** begin DATA IN THIS EXERCISE **

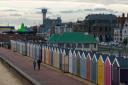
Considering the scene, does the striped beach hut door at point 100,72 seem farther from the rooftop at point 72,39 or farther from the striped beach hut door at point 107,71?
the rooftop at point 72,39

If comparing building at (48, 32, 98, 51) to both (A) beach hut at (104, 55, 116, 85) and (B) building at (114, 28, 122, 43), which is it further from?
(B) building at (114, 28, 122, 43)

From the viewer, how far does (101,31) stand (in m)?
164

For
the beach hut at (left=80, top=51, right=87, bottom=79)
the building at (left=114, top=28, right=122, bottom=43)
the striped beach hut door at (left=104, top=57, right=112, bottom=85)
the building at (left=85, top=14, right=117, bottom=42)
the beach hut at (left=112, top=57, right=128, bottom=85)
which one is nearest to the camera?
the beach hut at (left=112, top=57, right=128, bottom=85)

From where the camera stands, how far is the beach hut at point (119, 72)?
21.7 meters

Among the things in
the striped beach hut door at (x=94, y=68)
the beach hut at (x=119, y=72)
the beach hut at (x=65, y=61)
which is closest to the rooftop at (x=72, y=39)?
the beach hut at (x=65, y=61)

** end DATA IN THIS EXERCISE **
** begin DATA IN THIS EXERCISE **

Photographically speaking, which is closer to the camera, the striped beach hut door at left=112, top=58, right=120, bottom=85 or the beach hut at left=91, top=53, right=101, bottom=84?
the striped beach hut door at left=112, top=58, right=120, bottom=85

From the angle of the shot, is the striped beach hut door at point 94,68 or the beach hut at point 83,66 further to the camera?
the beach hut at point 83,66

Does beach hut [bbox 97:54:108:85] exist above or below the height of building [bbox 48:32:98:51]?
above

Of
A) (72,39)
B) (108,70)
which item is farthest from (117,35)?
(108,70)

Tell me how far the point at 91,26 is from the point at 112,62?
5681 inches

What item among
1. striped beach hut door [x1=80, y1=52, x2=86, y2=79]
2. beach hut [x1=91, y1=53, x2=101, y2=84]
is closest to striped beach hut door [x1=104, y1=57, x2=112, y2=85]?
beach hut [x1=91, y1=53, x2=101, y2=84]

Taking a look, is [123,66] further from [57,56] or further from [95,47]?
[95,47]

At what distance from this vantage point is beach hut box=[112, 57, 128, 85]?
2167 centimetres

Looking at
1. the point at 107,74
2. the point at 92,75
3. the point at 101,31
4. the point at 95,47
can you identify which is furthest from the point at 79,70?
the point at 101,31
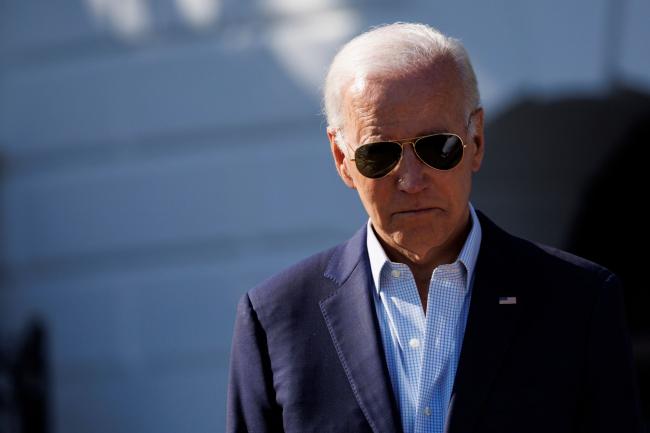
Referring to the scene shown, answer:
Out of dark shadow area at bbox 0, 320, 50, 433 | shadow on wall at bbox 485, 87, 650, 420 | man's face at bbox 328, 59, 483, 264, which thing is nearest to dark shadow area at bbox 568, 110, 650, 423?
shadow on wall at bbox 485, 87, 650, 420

** end DATA IN THIS EXERCISE **

WHAT IS ASKED:
From both blocks of items above, pull out every line that contains the word "scene" and copy each one.

ANSWER TO THE EXERCISE:
Considering the scene, does the striped beach hut door at point 100,72 seem farther from the rooftop at point 72,39 or farther from the striped beach hut door at point 107,71?
Referring to the scene shown, answer:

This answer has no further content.